* [GOAL] Could you reproduce, word for word, the lines from the one containing "Is point (285, 25)" through the last line, including both ends, while leaving out the pictures?

Image-linked spatial questions:
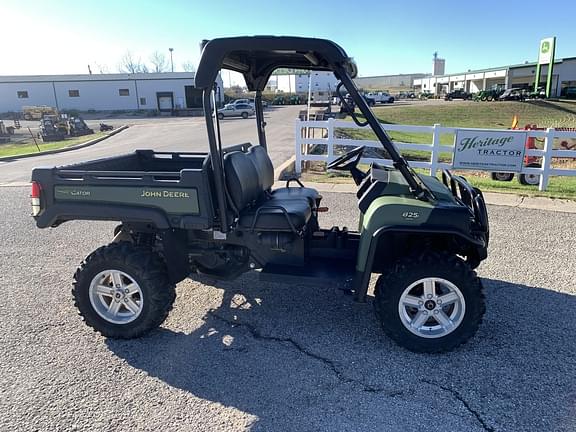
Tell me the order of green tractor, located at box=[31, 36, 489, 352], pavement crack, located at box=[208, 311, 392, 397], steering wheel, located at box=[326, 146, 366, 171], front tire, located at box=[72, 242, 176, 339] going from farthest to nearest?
Result: steering wheel, located at box=[326, 146, 366, 171] < front tire, located at box=[72, 242, 176, 339] < green tractor, located at box=[31, 36, 489, 352] < pavement crack, located at box=[208, 311, 392, 397]

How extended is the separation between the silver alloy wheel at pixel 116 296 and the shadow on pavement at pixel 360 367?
244 mm

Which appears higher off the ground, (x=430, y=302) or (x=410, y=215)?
(x=410, y=215)

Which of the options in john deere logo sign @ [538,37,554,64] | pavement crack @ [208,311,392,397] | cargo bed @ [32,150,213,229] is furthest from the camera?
john deere logo sign @ [538,37,554,64]

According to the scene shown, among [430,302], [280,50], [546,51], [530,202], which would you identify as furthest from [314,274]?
[546,51]

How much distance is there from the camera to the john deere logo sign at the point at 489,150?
8539 millimetres

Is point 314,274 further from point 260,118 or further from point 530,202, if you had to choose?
point 530,202

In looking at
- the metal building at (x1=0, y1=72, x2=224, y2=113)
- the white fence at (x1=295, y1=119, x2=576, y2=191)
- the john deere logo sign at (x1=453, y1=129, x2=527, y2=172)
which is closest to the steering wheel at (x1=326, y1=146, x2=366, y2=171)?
the white fence at (x1=295, y1=119, x2=576, y2=191)

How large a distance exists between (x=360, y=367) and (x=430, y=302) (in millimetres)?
688

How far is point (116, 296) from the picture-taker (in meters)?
3.46

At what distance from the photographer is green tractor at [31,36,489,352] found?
308 cm

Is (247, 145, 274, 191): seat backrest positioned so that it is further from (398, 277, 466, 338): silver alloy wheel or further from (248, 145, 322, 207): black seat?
(398, 277, 466, 338): silver alloy wheel

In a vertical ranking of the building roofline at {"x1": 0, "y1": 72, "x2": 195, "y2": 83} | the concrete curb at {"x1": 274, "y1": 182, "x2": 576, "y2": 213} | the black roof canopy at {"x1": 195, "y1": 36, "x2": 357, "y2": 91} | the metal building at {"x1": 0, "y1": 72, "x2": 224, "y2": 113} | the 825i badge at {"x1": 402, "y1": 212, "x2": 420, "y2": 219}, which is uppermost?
the building roofline at {"x1": 0, "y1": 72, "x2": 195, "y2": 83}

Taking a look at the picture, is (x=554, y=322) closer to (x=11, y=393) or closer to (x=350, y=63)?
(x=350, y=63)

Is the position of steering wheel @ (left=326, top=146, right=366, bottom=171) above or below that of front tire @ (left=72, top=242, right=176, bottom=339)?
above
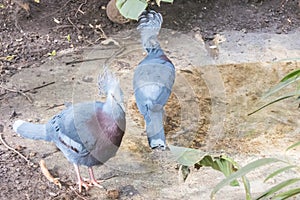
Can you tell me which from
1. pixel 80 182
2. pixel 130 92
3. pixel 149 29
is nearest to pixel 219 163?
pixel 80 182

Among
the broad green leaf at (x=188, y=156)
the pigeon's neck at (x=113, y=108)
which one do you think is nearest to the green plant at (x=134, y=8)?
the broad green leaf at (x=188, y=156)

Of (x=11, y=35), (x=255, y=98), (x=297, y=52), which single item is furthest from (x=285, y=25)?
(x=11, y=35)

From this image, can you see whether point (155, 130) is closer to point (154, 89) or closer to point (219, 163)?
point (154, 89)

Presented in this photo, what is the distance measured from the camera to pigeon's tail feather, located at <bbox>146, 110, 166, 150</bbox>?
2.27 m

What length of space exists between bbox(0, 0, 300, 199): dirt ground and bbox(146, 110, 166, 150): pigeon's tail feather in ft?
0.70

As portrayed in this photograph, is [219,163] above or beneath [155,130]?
above

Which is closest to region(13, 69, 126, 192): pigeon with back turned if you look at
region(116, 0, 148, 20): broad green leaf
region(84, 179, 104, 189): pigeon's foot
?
region(84, 179, 104, 189): pigeon's foot

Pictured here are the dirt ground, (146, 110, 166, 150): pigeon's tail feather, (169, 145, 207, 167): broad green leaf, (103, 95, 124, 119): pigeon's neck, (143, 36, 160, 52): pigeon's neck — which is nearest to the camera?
(169, 145, 207, 167): broad green leaf

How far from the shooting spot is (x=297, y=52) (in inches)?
138

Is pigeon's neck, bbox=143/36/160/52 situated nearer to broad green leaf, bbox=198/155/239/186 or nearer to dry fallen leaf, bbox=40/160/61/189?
dry fallen leaf, bbox=40/160/61/189

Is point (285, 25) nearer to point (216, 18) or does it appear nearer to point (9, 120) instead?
point (216, 18)

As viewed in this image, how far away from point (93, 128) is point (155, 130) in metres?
0.28

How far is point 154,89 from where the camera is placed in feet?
7.70

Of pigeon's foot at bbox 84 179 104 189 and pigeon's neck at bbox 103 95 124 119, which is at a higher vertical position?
pigeon's neck at bbox 103 95 124 119
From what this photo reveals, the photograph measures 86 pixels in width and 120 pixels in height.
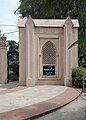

* [WRITTEN RESPONSE]
Is point (285, 25) nearer to point (216, 18) or does it appear nearer to point (9, 120) instead?
point (216, 18)

As viewed in this image, how far away from point (93, 128) is point (155, 130) in metres?
0.28

How far is point 154,89 from where the camera is placed in feet?
7.70

Of pigeon's foot at bbox 84 179 104 189 and pigeon's neck at bbox 103 95 124 119, which is at a higher vertical position?
pigeon's neck at bbox 103 95 124 119
From what this photo reveals, the photograph measures 86 pixels in width and 120 pixels in height.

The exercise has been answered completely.